§ Consigna escrita 1:
Traduzca al inglés esta oración del artículo sobre el juramento de la diputada Del Plá: "No se trata de una metáfora oscura ni de un slogan inocuo."
§ Consigna escrita 2:
Retome el artículo sobre el juramento de la diputada Del Plá y escriba su continuación a partir de la última oración que se muestra.

Un juramento fuera de la ley: el caso Del Plá y el límite borroso entre la política y la apología del delito
OPINIÓN
Ricardo ZIMERMAN


Por RICARDO ZIMERMAN
x: @RicGusZim1
En el Parlamento argentino conviven, no siempre en paz, dos fuerzas que rara vez se reconocen entre sí: la solemnidad institucional y la pulsión militante. El episodio protagonizado por la diputada Romina Del Plá durante su jura reaviva esa tensión y la lleva a un terreno en el que la retórica deja de ser un gesto político para convertirse en un problema jurídico. ¿Es posible asumir un cargo público, amparada en la Constitución, pronunciando una consigna que implica la aniquilación de un Estado reconocido por la Argentina? ¿Y qué dice sobre el funcionamiento de nuestras instituciones que semejante acto pase, casi sin debate, como parte del “color” parlamentario?
Del Plá juró “por el pueblo palestino” y su supuesto derecho a “vivir desde el río hasta el mar”, fórmula que remite al borramiento territorial del Estado de Israel. No se trata de una metáfora oscura ni de un slogan inocuo. Es la consigna histórica de las organizaciones que buscan la desaparición del Estado israelí. Traducida al lenguaje de la Ley argentina, esa expresión no es neutra: supone, explícitamente, la promoción de un acto que encuadra en la figura de genocidio. Y aquí surge la primera contradicción: ningún legislador puede jurar un mandato basado en la apología de un crimen, menos aún de lesa humanidad.
Pero más allá del contenido, hay un segundo elemento que no puede pasarse por alto: el juramento parlamentario es un acto reglado. La Cámara ha previsto —y de hecho exige— cuatro fórmulas posibles. Son las únicas admisibles. Su razón es tan vieja como la República: homogeneizar el compromiso inicial de los representantes, obligándolos a declarar fidelidad al orden constitucional. La diputada decidió, deliberadamente, ignorarlas, reemplazándolas por una consigna ideológica que contradice no sólo el reglamento sino los tratados internacionales que la Argentina se comprometió a respetar.
Conviene recordar el artículo 75 inciso 22 de la Constitución: otorga jerarquía constitucional a tratados como la Convención para la Prevención y la Sanción del Delito de Genocidio. Es decir que la Argentina no sólo repudia el genocidio: está jurídicamente obligada a prevenir cualquier acción o discurso que lo promueva. Si el Parlamento acepta que una diputada jure invocando una consigna que propone la desaparición de un pueblo o un Estado, la pregunta es inevitable: ¿qué valor tiene entonces el propio acto de jurar defender la Constitución?

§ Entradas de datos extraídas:

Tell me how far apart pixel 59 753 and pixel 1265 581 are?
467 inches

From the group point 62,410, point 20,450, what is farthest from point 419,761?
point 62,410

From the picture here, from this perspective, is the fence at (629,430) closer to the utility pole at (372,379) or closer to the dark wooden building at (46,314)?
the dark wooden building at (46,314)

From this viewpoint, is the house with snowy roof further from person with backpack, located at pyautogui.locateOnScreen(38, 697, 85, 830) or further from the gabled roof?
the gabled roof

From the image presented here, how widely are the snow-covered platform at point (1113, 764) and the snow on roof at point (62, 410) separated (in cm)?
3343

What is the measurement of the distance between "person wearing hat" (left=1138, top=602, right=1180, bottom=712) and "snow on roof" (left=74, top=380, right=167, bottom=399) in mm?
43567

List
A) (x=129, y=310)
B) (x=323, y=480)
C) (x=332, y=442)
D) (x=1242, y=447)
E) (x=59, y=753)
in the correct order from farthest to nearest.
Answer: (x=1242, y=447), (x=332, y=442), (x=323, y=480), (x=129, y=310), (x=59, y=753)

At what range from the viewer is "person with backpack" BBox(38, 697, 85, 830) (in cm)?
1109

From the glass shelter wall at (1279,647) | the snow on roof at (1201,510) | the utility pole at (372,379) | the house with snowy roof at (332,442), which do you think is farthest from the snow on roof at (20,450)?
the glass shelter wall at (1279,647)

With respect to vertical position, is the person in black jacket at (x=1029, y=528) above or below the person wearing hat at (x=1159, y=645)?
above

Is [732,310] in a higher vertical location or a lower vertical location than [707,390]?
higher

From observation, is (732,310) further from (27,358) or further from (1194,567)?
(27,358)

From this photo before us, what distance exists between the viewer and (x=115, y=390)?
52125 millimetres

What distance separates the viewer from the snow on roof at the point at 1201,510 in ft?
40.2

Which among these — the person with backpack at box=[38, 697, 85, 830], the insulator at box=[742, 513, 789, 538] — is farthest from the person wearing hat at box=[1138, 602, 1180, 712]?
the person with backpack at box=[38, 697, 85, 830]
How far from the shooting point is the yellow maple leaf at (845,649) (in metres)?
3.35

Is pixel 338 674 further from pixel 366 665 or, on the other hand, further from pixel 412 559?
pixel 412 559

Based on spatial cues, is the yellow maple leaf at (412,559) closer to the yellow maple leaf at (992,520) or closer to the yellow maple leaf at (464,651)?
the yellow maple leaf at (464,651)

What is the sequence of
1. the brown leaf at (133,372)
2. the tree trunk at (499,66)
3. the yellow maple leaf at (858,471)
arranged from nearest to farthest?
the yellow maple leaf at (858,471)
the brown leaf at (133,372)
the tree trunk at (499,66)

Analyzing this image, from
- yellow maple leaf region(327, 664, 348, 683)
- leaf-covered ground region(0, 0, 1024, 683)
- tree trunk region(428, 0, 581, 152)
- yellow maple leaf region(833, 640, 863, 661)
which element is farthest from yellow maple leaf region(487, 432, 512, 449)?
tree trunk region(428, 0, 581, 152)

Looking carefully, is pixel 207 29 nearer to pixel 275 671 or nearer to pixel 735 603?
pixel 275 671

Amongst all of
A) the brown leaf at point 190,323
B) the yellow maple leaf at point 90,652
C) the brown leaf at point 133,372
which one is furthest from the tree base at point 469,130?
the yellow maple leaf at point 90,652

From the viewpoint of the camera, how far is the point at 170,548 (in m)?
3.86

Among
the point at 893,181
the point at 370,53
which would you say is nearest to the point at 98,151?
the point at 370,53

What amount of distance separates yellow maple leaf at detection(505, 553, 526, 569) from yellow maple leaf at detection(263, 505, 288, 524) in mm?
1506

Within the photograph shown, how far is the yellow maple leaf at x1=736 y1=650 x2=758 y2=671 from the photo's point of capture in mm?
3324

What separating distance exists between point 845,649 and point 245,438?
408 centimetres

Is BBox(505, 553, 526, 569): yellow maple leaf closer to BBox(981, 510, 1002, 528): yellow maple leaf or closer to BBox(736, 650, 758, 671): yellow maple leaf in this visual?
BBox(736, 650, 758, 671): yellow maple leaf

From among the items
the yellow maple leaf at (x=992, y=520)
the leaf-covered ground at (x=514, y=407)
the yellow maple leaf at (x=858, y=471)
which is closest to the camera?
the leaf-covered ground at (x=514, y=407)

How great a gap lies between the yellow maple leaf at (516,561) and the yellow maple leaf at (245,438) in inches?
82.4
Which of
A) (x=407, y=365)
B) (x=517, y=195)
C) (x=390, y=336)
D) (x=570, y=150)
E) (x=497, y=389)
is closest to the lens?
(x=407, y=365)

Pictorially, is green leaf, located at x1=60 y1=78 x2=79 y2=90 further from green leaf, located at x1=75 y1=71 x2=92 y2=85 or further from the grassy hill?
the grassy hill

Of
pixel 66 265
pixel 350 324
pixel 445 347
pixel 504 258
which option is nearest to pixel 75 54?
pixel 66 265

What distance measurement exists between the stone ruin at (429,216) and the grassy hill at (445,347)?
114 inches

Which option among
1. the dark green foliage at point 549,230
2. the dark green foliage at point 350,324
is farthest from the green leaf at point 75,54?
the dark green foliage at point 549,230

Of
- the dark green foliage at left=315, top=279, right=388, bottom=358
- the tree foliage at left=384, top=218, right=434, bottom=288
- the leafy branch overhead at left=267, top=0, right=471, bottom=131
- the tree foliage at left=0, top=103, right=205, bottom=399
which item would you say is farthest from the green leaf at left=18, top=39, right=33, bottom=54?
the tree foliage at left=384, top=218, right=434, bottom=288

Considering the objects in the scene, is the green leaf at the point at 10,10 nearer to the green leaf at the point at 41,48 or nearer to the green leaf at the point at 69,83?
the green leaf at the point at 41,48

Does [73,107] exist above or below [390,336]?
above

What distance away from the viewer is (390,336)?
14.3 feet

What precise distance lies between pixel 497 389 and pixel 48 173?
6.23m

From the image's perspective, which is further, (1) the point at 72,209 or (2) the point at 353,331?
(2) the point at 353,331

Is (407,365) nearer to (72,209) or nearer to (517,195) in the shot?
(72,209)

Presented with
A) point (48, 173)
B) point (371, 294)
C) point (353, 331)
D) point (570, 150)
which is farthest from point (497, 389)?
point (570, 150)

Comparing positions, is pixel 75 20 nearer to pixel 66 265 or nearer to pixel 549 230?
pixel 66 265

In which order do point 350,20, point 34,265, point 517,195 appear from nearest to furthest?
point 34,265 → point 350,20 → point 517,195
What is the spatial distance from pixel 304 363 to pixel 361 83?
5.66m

§ Respuesta del ejercicio 1:
It is neither an obscure metaphor nor a harmless slogan.

§ Respuesta del ejercicio 2:
Aquí se revela una tensión más profunda, que suele quedar disimulada bajo la indulgencia folklórica con la que se observan estos episodios. La tradición parlamentaria argentina tolera ciertas teatralidades en los juramentos: menciones a causas personales, invocaciones al partido, referencias a luchas sociales. Son añadidos simbólicos que no alteran la esencia del acto. Pero esa tolerancia tiene un límite. Y ese límite está dado por la ley. El juramento no puede transformarse en un espacio para legitimar aquello que la Constitución condena.
La libertad de expresión —invocada por los defensores de la diputada— tampoco es absoluta. El artículo 68 de la Constitución concede inmunidad de opinión a los legisladores, pero circunscripta a su función parlamentaria. Incluso así, esa libertad encuentra barreras cuando se trata de incitar al odio racial o promover la violencia colectiva. El ejercicio del mandato público implica siempre la obligación de adecuarse a la ley, incluso cuando las convicciones personales sean intensas o ideológicamente consolidadas.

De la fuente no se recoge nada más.